There have been no arrests or charges in the year and a half since the investigation into Smith’s death was reopened, but SLED said it is “making progress,” WCSC-TV reported.
A family friend of the Smiths, Susanne Andrews, founded an organization, Standing for Stephen, to help the family and last year raised more than $25,000 during a fundraiser for a headstone, the Greenville News reported at the time.
Andrews said Thursday on NewsNation’s “CUOMO” she’s not confident the SLED investigation will shed new light on Smith’s death.
“There’s just a lot involved, a lot of politics and a lot of cover-up,” Andrews said. “We hope for the best but brace for the worst.”
Smith’s body was found in the early morning hours on July 8, 2015, with blunt force wounds to his head, as well as injuries on his left arm and hand, WCSC reported.
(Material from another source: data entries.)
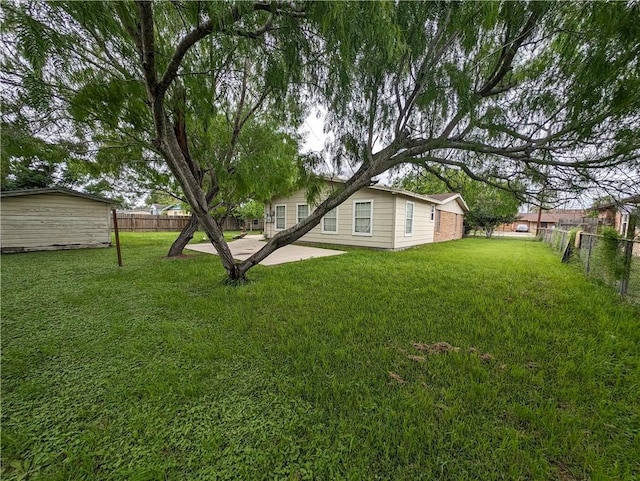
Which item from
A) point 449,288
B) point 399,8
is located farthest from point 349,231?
point 399,8

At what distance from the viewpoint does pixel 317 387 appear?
208 cm

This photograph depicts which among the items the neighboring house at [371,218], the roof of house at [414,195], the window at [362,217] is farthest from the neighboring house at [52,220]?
the roof of house at [414,195]

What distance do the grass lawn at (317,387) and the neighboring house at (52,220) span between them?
6.66 m

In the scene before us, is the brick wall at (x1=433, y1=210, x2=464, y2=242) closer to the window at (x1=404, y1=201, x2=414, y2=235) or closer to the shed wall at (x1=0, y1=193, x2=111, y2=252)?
the window at (x1=404, y1=201, x2=414, y2=235)

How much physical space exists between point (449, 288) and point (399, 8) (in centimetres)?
436

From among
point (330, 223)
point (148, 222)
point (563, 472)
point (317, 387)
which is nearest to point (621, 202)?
point (563, 472)

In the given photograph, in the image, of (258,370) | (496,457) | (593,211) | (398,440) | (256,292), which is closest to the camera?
(496,457)

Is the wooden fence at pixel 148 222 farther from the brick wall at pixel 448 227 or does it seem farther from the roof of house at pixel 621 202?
the roof of house at pixel 621 202

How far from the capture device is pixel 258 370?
2.32 m

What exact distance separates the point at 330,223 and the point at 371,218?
Result: 6.68 ft

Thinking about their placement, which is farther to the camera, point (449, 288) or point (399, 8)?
point (449, 288)

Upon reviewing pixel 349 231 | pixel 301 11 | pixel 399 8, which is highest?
pixel 399 8

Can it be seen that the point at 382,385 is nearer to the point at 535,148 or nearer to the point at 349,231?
the point at 535,148

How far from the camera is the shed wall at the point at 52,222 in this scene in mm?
8406
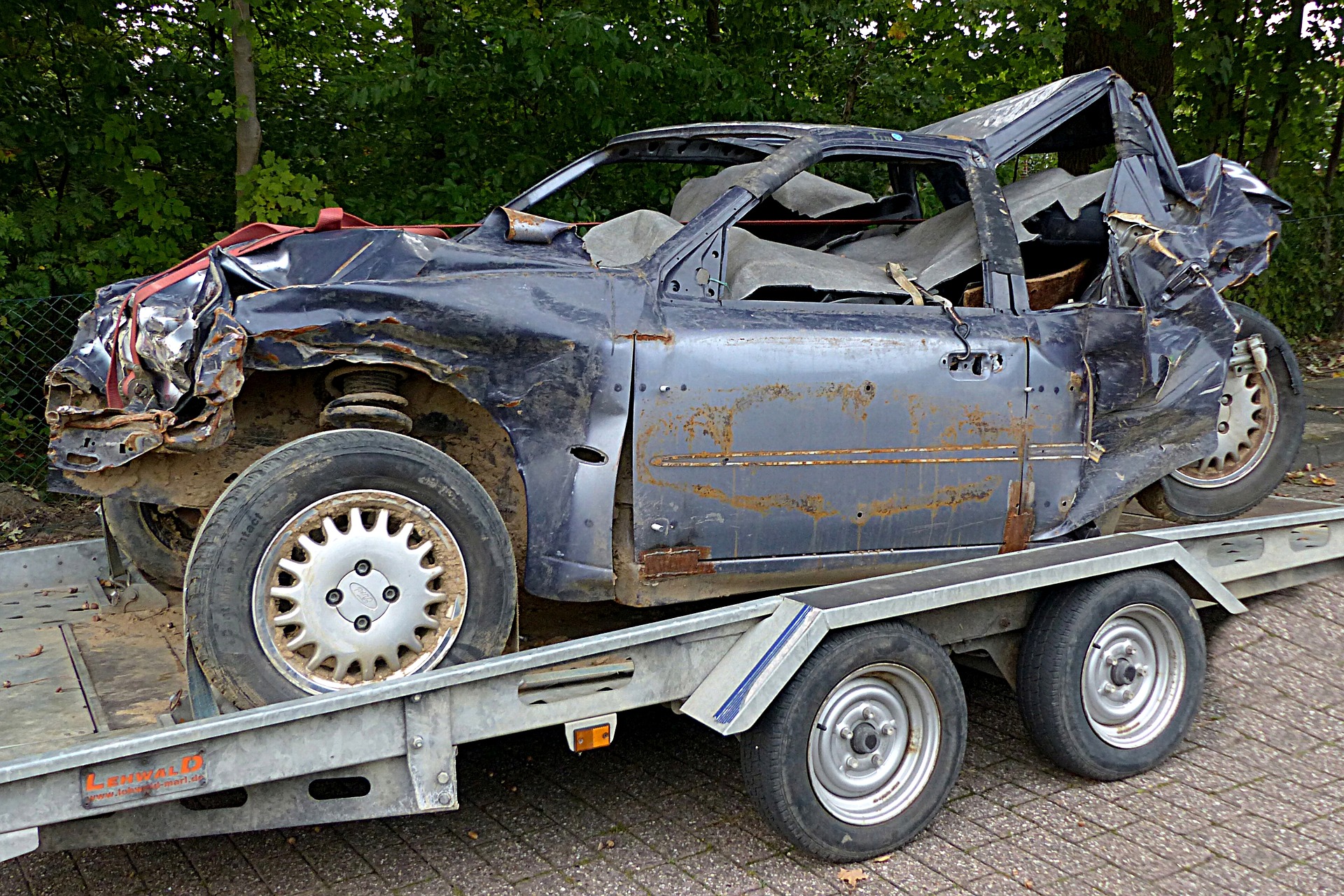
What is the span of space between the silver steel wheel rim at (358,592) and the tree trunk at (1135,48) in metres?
7.97

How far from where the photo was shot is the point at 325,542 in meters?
3.29

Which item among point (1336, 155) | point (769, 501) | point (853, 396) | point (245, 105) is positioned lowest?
point (769, 501)

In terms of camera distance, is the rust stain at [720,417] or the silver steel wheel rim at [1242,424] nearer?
the rust stain at [720,417]

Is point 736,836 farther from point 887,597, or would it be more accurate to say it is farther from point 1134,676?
point 1134,676

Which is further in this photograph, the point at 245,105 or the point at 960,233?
the point at 245,105

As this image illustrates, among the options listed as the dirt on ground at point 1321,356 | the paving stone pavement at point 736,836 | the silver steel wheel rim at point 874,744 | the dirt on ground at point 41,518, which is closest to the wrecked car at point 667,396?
the silver steel wheel rim at point 874,744

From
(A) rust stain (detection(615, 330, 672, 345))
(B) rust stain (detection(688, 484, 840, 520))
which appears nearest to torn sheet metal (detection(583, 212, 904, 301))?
(A) rust stain (detection(615, 330, 672, 345))

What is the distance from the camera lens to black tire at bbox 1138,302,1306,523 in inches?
197

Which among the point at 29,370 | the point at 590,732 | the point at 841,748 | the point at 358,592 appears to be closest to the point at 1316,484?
the point at 841,748

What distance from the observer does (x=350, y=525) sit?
129 inches

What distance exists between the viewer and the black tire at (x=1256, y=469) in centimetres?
502

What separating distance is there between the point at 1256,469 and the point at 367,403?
3.95 m

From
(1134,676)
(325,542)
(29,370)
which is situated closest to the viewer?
(325,542)

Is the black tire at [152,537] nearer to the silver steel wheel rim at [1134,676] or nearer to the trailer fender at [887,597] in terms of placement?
the trailer fender at [887,597]
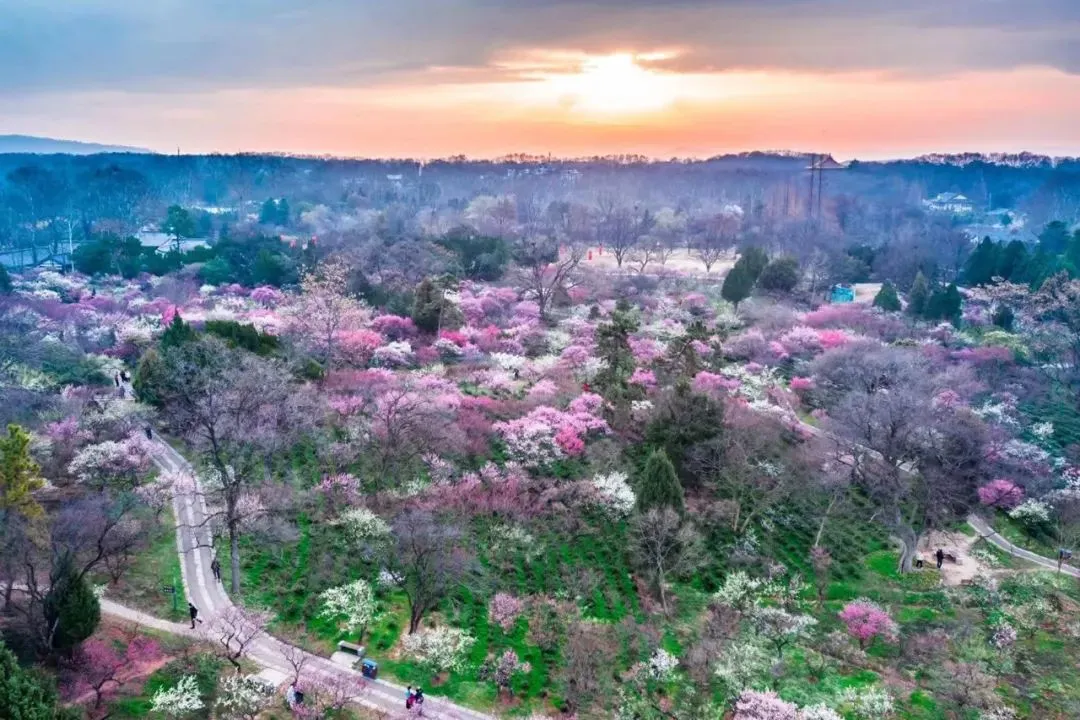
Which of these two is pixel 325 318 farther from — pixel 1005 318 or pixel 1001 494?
pixel 1005 318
The family has questioned the hit-and-run determination from the beginning, and Andrews said to her knowledge, the Murdaugh name was “brought up over 40 times” during Smith’s investigation.
“It’s a sad case, and it’s control and power in the Lowcountry and across the state,” Andrews said. “Where’s there’s smoke, there’s fire.”
The Murdaugh name has been a prominent one in South Carolina’s Lowcountry for the better part of the last century, as outlined in a timeline by the Post and Courier newspaper. Multiple generations have controlled the local prosecutor’s office, and the family practice built a reputation as “personal injury powerhouse.”
But Smith’s death was the first in a series of deaths surrounding the family that would ultimately result in a downward spiral.
In 2018, a housekeeper died in a trip-and-fall accident inside the Murdaugh home, and a year later, a young woman died in a boating accident involving Paul Murdaugh. He was later indicted on charges he was driving the boat while drunk.
Two years later, in June 2021, Paul and his mother Maggie were found shot to death on their 1,700-acre estate roughly 70 miles of Charleston. Alex Murdaugh was indicted in July 2022 for the killings and is set to stand trial Monday.
Andrews was able to raise the money needed to get a headstone for the Smith family, and now she’s putting her efforts into getting hate-crime legislation passed in South Carolina, one of two states that has no such laws. Smith was gay, and the family believes that may have played a role in his death.
“This is kind of part two with the foundation to get something to honor him in his name,” Andrews said. “He deserves some credit, and his family deserves some answers.”